═══ Selected passage ═══
Python's print() implementation in this case calls write() twice:

# truss python3 -u -c 'print("")'
[...]
kwrite(1, 0x08001000A001B910, 0)                = 0

kwrite(1, "\n", 1)                              = 1

However, the first write() is undefined behaviour.

ssize_t write(int fildes, const void *buf, size_t nbyte);

The write() function shall attempt to write nbyte bytes from the buffer
pointed to by buf to the file associated with the open file descriptor,
fildes.

Before any action described below is taken, and if nbyte is zero and the
file is a regular file, the write() function may detect and return errors as
described below. In the absence of errors, or if error detection is not
performed, the write() function shall return zero and have no other results.
If nbyte is zero and the file is not a regular file, the results are
unspecified.

https://pubs.opengroup.org/onlinepubs/9699919799/functions/write.html

write()ing zero bytes to not a regular file (e.g. stdout) is undefined behaviour
and can generate a SIGHUP under certain circumstances, e.g. on AIX when running
with unbuffered stdout within sudo, screen, tmux:

    $ sudo python3 -u -c 'print(""); print("foo")'
    Hangup

Python's print() implementation in this case calls write() twice:

    # truss python3 -u -c 'print("")'
    [...]
    kwrite(1, 0x08001000A001B910, 0)                = 0

    kwrite(1, "\n", 1)                              = 1

However, the first write() is undefined behaviour.
═══ Data section ═══
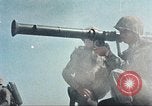 Image of M48 Patton tank United States USA, 1961, second 7 stock footage video 65675064856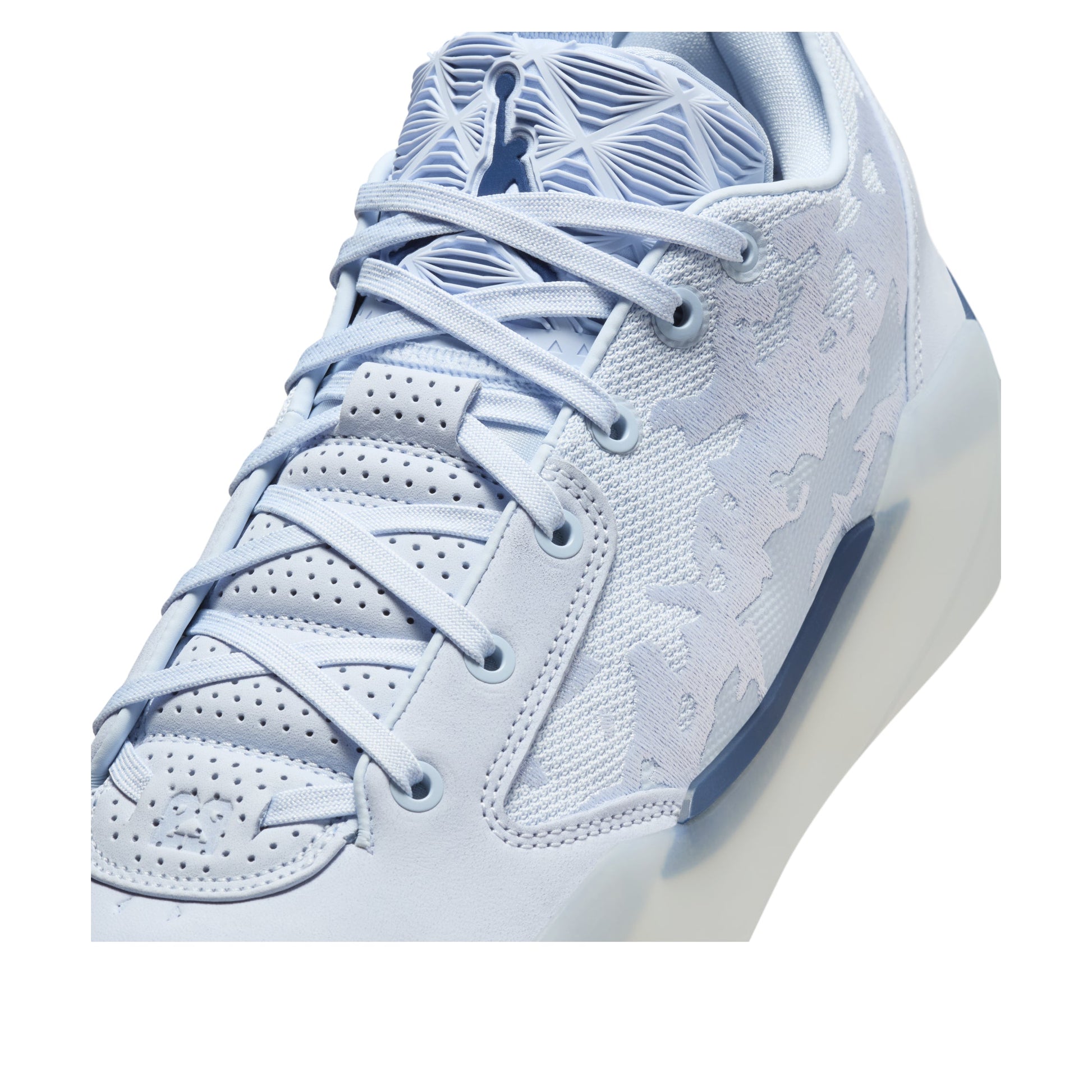 Air Jordan 39 PF 'Half Blue' FQ0214-400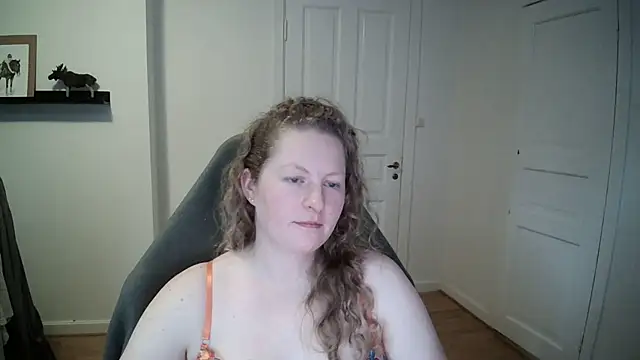 Girlnina-1995 online show from 01-09-25, 12:52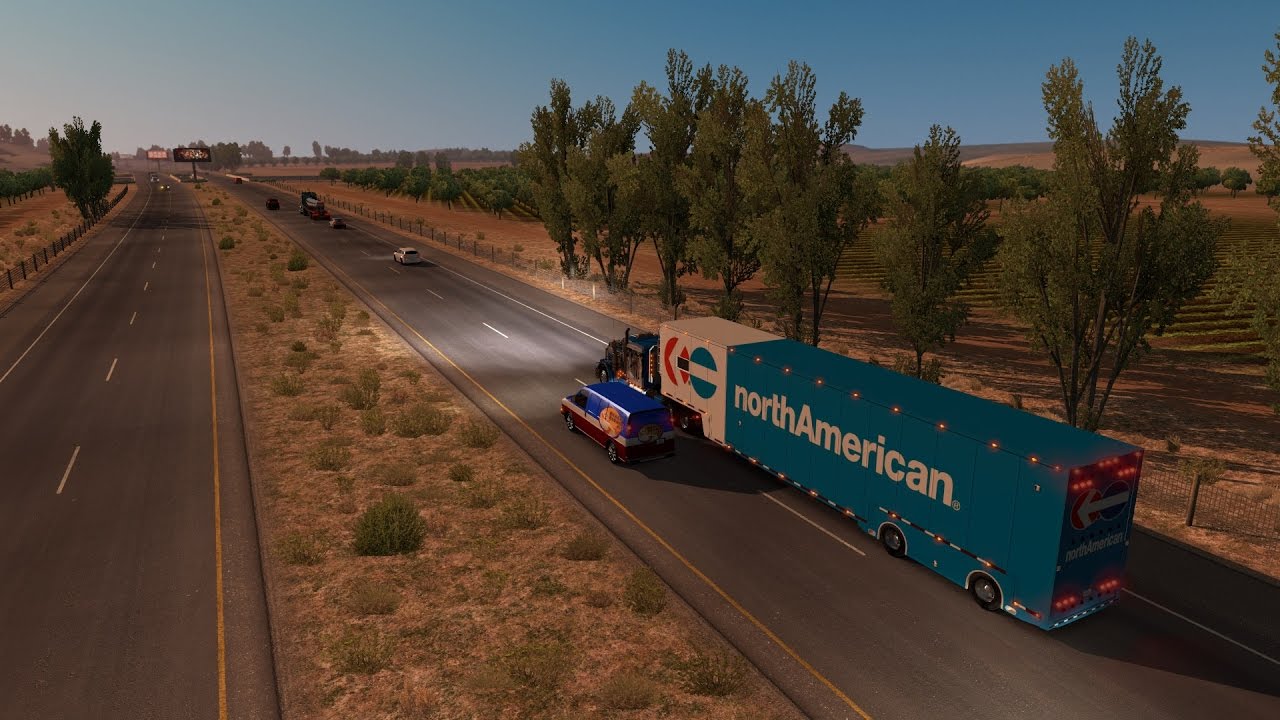 Rock Springs Logistics Services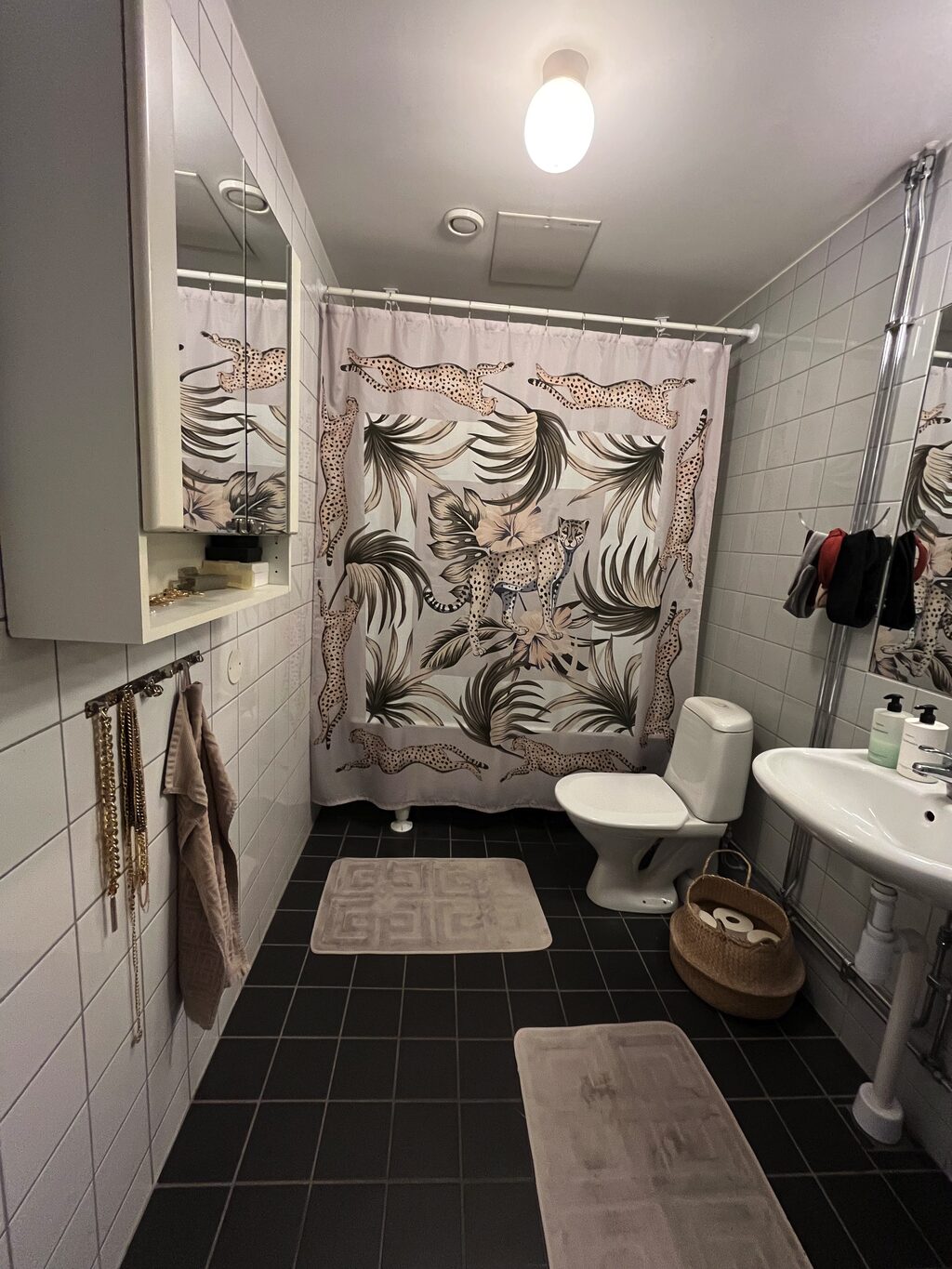 Lägenhetsbyte - Mäster Samuelsgatan 34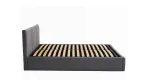 Čalouněná postel Modena 180 x 200 s výklopným roštem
═══
- _What to work on_:
Carry the report on Python's print() and zero-byte write() calls forward from its final sentence. The records have no connection to the text about Python's print() making a zero-byte write() call.

- _Answer area_:
    ssize_t write(int fildes, const void *buf, size_t nbyte);

    The write() function shall attempt to write nbyte bytes from the buffer
    pointed to by buf to the file associated with the open file descriptor,
    fildes.

    Before any action described below is taken, and if nbyte is zero and the
    file is a regular file, the write() function may detect and return errors as
    described below. In the absence of errors, or if error detection is not
    performed, the write() function shall return zero and have no other results.
    If nbyte is zero and the file is not a regular file, the results are
    unspecified.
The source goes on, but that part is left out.